▶ [Text block]
════════════════════

Another important thing to keep in mind in the maintenance of your rope’s health is to never step on the rope. This will grind those small dirt particles into the rope, and greatly weakens it.
Finally, storage is important for keeping a rope clean and in good health. When at the crag, place ropes that aren’t being used in their rope bag, in a backpack, or at the very least wrapped in its tarp. This will stop any dirt and sand picked up by the wind from making your rope dirtier as it sits there. At home, store your rope loosely coiled somewhere clean and dry.
The Standard Method – Washing Your Rope by Hand
The easiest way to clean your rope is by hand in warm water. Some people maintain that water is really the only thing needed to get a climbing rope clean, however many prefer to add some gentle soap as well. There are a few cleaners on the market designed specifically for ropes, such as Sterling Rope Wicket Good Rope Wash and Edelweiss Rope Wash. Mild soap, like Dawn, can also help get your rope clean without damaging it.
To wash your rope by hand, follow these simple instructions:
- Fill a container with just enough warm water that your rope can be completely submerged. Bathtubs work best, however, since so many climbers live in their vehicles, it is worth noting that a plastic tub, bucket, or any other similar vessel will work just as well.
- If you are choosing to use a cleaner add that to the water now, following any relevant instructions on how much cleaner to use.
- Completely submerge your rope in the water. Flake your rope into the tub instead of just plopping it in there, as this will help prevent coiling.
- Scrub your rope. Scrubbing with your hands typically does the trick, however, a specialized rope cleaning brush (or a sponge) can also be useful if it is especially dirty.
- After the initial clean, drain the dirty water, then rinse the rope until the water in the tub runs clear.

════════════════════

▶ [Things to do]
A - Answer these questions from the rope-care text:
(i) What does stepping on a rope do to it?
(ii) How should a rope be stored at home?
(iii) Which two cleaners made specifically for ropes are named?
B - List every cleaning product the rope-care text mentions by brand name.
C - Turn the paragraph of the rope-care text that begins "Finally, storage is important" into a short bulleted list that keeps its main facts.

▶ [Information shown]
════════════════════

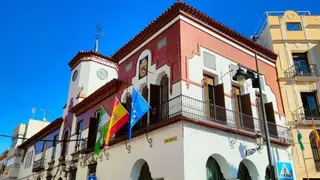 El Ayuntamiento de Puente Genil aprueba las bases para convocar siete plazas de auxiliar administrativo
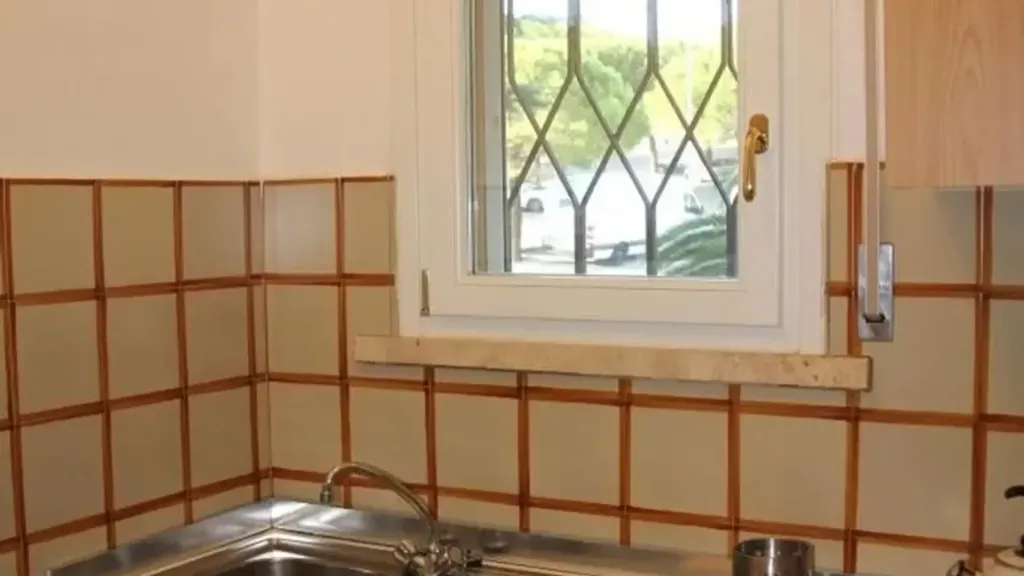 Cuisine - Trilocale with Balcony in Numana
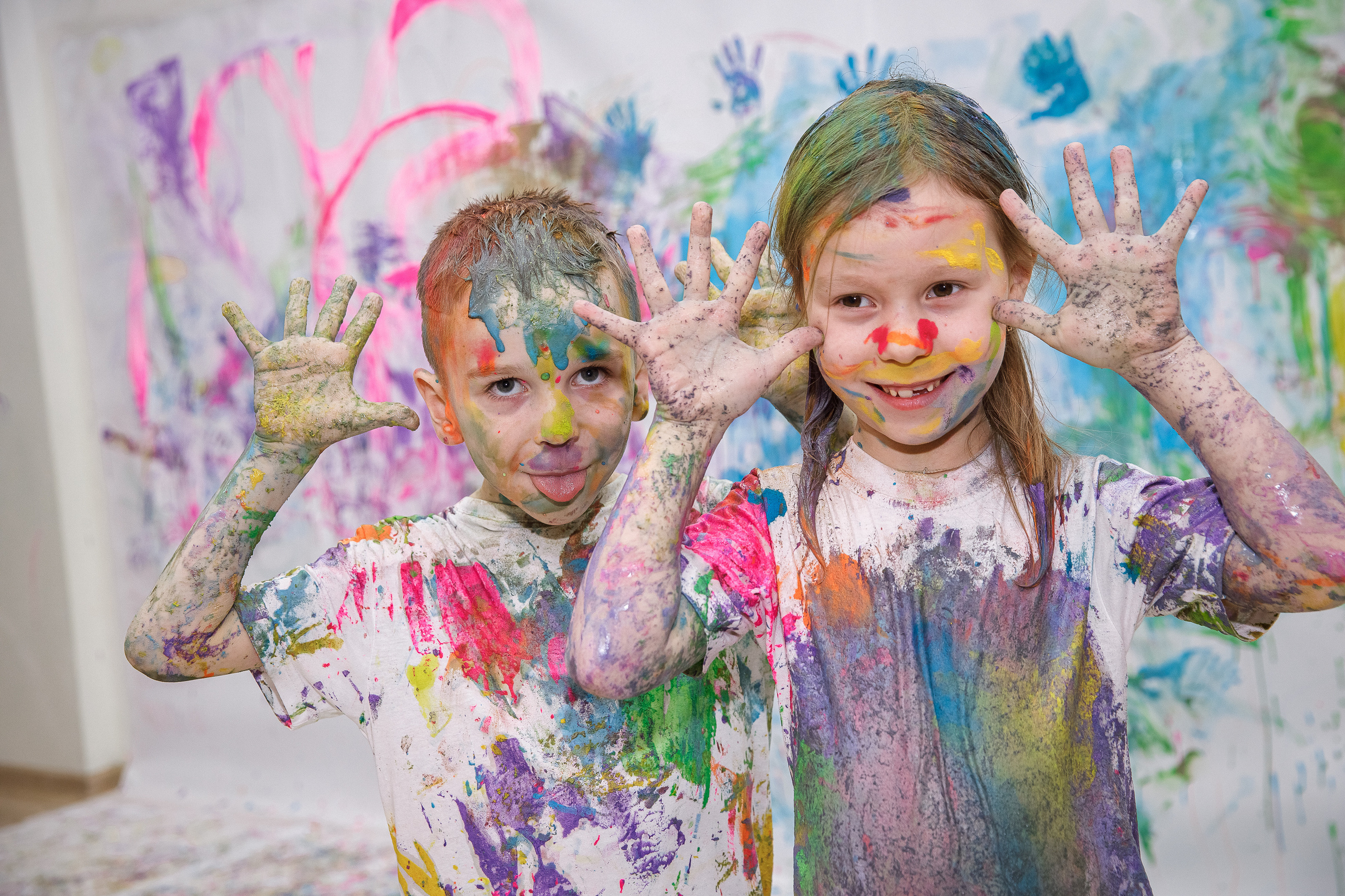 репортаж с детских дней рождения мальчик  и девочка в красках
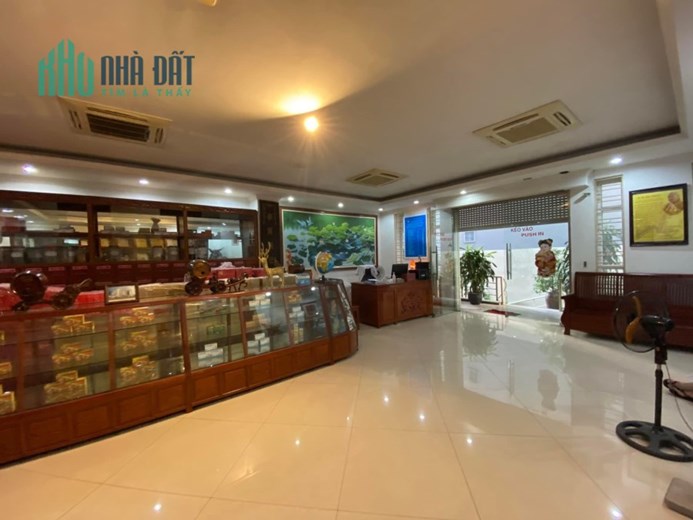⚜️ Bán nhà Mặt Phố Lạc Long Quân, Tây Hồ, Thang Máy, View Hồ 145m2 8T MT 8m, Chỉ 55 Tỷ ⚜️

════════════════════

▶ [Activity answers]
A -
(i) It grinds small dirt particles into the rope and greatly weakens it.
(ii) Loosely coiled somewhere clean and dry.
(iii) Sterling Rope Wicket Good Rope Wash and Edelweiss Rope Wash.

B -
- Sterling Rope Wicket Good Rope Wash
- Edelweiss Rope Wash
- Dawn

C -
- Storage helps keep a rope clean and in good health.
- At the crag, keep unused ropes in their rope bag, in a backpack, or at least wrapped in the tarp, so that wind-blown dirt and sand don't settle on them.
- At home, store the rope loosely coiled somewhere clean and dry.